** Tarefas e exercícios **
#1 As afirmações abaixo concordam com o texto sobre a obra de Kosuth? Responda sim ou não a cada uma e cite literalmente as palavras do texto que decidem a questão.
(a) A obra foi exposta ao público em 1965.
(b) A fotografia da cadeira fica à direita da cadeira física.
(c) A definição da palavra “cadeira” foi tirada de um dicionário de língua inglesa.
#2 Retome o texto sobre a obra “Uma e três cadeiras” a partir da última frase apresentada.

Elaborada no ano de 1965 e exposta ao público em 1970, no Museu de Arte Moderna de Nova Iorque (MoMA), a obra “Uma e três cadeiras”, do conceptualista norte-americano Joseph Kosuth tem como característica principal a formação de um caráter artístico plutilinguístico, exemplificado pela mescla de três diferentes elementos que dizem respeito a uma mesma essência conceitual. As formas dialógicas da obra de Kosuth, representadas, fundamentalmente, pelas dimensões imagética, linguística e extralinguística, exploram as percepções sensoriais de seus espectadores/leitores, estimulando-os a conceber diferentes visões sobre a mesma arte apresentada.

Exemplo fidedigno da arte conceitual, a obra de Kosuth se notabilizou como representação artística que o conceitualista sempre defendeu ao longo de sua carreira. Para ele e tantos outros artistas conceituais, a arte precisa se estabelecer como fonte de informação, e não como concepção, meramente, estética. Priorizar o conceito, ao invés de venerar a face estética é o principal modus operandi adotado por Kosuth para a criação de sua obra. Em termos estruturais, ela se divide em três diferentes elementos: uma cadeira comum, dobrável e de madeira; uma fotografia em prata coloidal da mesma cadeira, ampliada e tirada de dentro da própria galeria; e uma fotocópia de uma definição da palavra “cadeira”, retirada de algum dicionário de língua inglesa.

A cadeira de madeira, colocada no centro da obra e apresentada como ideia física, é compreendida como exemplo da prática de ready-made, já que o artista se apropria de algo que já estava feito, realizado com finalidade prática, para elevá-lo à categoria de obra de arte. Com isso, a cadeira é tirada de seu contexto usual e recolocada em um ambiente de museu, provocando a ressignificação do objeto “cadeira” e, como elemento pertencente a uma obra de arte, a desobjetificação do objeto como tal. Ou seja, a privação de sua função principal – agora compreendida como objeto a ser analisado e não sentado em cima.

Por sua vez, a fotografia da cadeira, identificada como forma representativa do objeto e posicionada à esquerda da “cadeira física”, desperta questionamentos acerca da verdade e da imitação do espaço em um museu, isto é, brinca com a ideia de representação característica de uma obra de arte dentro de um local que apresenta as mais variadas formas de representação da realidade.

** Listagem fornecida **
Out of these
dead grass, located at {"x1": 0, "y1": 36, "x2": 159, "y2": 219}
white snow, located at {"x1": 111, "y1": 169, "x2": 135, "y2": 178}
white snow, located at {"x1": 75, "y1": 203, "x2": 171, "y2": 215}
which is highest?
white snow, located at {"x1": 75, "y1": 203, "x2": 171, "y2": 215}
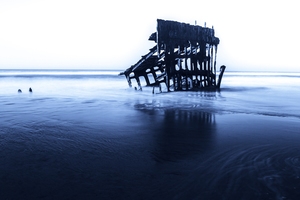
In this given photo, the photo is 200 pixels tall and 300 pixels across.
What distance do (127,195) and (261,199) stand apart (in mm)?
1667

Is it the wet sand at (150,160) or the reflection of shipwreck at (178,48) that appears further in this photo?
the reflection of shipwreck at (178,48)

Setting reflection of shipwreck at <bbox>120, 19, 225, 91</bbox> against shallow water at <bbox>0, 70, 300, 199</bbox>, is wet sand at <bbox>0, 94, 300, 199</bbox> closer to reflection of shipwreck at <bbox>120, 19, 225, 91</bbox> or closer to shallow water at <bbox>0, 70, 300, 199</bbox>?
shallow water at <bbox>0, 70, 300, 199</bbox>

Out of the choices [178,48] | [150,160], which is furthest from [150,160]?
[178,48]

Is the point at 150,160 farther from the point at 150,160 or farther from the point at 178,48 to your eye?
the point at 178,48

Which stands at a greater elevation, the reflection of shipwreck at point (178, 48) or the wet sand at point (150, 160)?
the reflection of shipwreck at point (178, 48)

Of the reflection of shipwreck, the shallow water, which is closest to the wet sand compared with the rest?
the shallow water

---

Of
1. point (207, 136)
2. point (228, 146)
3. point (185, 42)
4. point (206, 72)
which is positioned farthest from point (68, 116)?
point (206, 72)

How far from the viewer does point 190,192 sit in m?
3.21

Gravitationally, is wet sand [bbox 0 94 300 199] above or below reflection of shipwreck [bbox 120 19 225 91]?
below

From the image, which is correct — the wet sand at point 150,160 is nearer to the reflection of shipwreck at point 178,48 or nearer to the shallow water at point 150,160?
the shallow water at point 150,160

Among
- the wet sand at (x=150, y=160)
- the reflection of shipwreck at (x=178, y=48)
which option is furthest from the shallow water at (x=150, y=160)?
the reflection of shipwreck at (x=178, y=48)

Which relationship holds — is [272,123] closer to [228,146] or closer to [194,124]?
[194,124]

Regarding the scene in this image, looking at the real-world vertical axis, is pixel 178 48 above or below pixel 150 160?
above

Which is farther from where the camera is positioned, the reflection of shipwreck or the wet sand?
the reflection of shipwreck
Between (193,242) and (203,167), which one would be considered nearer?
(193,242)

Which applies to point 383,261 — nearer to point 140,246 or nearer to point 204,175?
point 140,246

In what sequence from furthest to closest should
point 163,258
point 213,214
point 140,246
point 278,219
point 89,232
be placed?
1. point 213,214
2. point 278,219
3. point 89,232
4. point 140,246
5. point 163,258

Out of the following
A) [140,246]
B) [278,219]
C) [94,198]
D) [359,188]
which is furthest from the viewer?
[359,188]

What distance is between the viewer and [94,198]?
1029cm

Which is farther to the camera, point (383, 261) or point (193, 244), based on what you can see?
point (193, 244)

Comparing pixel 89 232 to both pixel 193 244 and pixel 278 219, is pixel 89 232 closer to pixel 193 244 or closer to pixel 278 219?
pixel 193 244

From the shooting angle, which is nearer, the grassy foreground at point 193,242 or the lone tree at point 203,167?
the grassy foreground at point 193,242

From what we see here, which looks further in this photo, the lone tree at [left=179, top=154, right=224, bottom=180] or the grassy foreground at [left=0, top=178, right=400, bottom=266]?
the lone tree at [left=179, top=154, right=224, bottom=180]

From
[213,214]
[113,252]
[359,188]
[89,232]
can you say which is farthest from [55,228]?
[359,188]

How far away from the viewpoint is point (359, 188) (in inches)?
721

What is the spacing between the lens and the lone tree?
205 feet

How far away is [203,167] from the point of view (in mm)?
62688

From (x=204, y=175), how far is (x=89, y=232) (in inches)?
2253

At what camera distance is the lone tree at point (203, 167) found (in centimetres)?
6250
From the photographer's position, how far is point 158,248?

** Resultados **
#1
(a) Não: «Elaborada no ano de 1965 e exposta ao público em 1970».
(b) Não: «posicionada à esquerda da “cadeira física”».
(c) Sim: «retirada de algum dicionário de língua inglesa».

#2
Já a fotocópia da definição da palavra “cadeira”, fixada na parede, à direita do objeto, e apresentada como forma verbal do elemento principal da obra de arte, traz para a análise conceitual a natureza linguística da proposta artística idealizada por Kosuth. Nesse sentido, a fotocópia estabelece a fronteira entre aquilo que nos é apresentado como real e único e aquilo que encaramos de maneira indireta e imagética, construído, essencialmente, em nossas mentes.

O interessante da obra de Kosuth, é que, analisando os diferentes elementos que a compõem, compreendemos que não existe um objeto artístico único nessa concepção. As diferentes formas utilizadas para se contextualizar o elemento principal da obra – a cadeira – são apenas artifícios a serviço da ideia idealizada pelo artista. Assim sendo, a partir de três corpos, monta-se uma obra inteira. Ao observar a obra de arte e, por conseguinte, as três formas de apresentação ali delineadas, surge no espectador a seguinte pergunta: em qual desses três elementos, desenvolve-se a verdadeira identidade do objeto da obra? Em um deles, em alguns, em todos ou nenhum?

A relação entre os elementos é indissolúvel e cada um deles é fragmento material da própria realidade. Os objetos mantêm uma ligação entre eles, no qual o elemento concebido na obra entra numa dimensão mais ampla, constituída pelas perspectivas que a compõem como forma imagética e linguística. A cadeira, apresentada de maneira visual através do objeto e da foto, mantêm uma relação com a sua representação linguística. Caso o espectador se dirigir à parede e centrar a sua visão à definição da palavra cadeira, ele formará em sua mente a ideia imagética de cadeira que viu anteriormente. Agora, se ele ler a mesma definição sem ter a cadeira ao seu lado ou sem ter visto ela antes, ele tirará seus olhos do objeto em si, e aproximará, dessa maneira, a ideia de cadeira em sua mente. Eleva-o, assim, além do simples reconhecimento.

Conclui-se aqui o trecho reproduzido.